DOCUMENT:

There’s no escaping the kinds of conversations we have after a loss like that. Losing to Alabama by 30+ points was, sadly, one of the more normal things about yesterday in Neyland Stadium; the Vols have now lost the last five in this series by 39, 38, 37, 22, and 31. When it happens in your coach’s third year, you have to ask about progress. When the coach is asked about progress, he has to say we’ve made some. When fans hear the coach say we’ve made some, we go back to that list of scores, rinse repeat.

We could have painful conversations about how to narrowly define that progress against Alabama (did you know 17 points for the Tennessee offense is tied for the second-most the Vols have scored in regulation in this rivalry since the seven game winning streak ended in 2001?!?! See, you don’t want to have this conversation.)

But it’s more helpful, especially here at the bye week, to take the most obvious lesson of 2020: we’re not ready to measure progress primarily by what we do against Alabama and Georgia.

PROBLEMS:
1: In the post about Tennessee's loss to Alabama, what are the margins of the Vols' last five losses in the series?
2: Please rewrite the part of the post about Tennessee's loss to Alabama that opens with the words containing "There’s no escaping" and closes with "scores, rinse repeat.", swapping "fans" for "supporters".
3: According to the post about Tennessee's loss to Alabama, why does a lopsided loss like this one raise the question of progress?
The lines after this point come from a different source.

DATA SUPPLIED:
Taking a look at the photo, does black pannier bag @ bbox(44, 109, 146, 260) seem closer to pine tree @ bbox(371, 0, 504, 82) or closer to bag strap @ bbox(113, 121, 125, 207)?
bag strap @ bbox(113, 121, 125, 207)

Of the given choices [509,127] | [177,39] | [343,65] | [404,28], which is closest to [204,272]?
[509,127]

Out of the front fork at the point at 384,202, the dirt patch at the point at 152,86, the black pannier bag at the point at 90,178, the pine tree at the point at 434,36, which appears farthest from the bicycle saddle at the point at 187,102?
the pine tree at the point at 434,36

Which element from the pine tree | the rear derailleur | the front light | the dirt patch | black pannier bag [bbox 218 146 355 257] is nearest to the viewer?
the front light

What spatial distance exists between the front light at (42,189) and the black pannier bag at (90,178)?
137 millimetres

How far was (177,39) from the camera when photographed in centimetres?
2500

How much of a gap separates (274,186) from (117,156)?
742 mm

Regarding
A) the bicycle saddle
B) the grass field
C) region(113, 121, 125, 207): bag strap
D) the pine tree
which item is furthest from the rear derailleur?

RESULTS IN ORDER:
1: 39, 38, 37, 22, and 31 points.

2:
There’s no escaping the kinds of conversations we have after a loss like that. Losing to Alabama by 30+ points was, sadly, one of the more normal things about yesterday in Neyland Stadium; the Vols have now lost the last five in this series by 39, 38, 37, 22, and 31. When it happens in your coach’s third year, you have to ask about progress. When the coach is asked about progress, he has to say we’ve made some. When supporters hear the coach say we’ve made some, we go back to that list of scores, rinse repeat.

3: It happened in the coach's third year, and when a loss like that comes in a coach's third year, you have to ask about progress.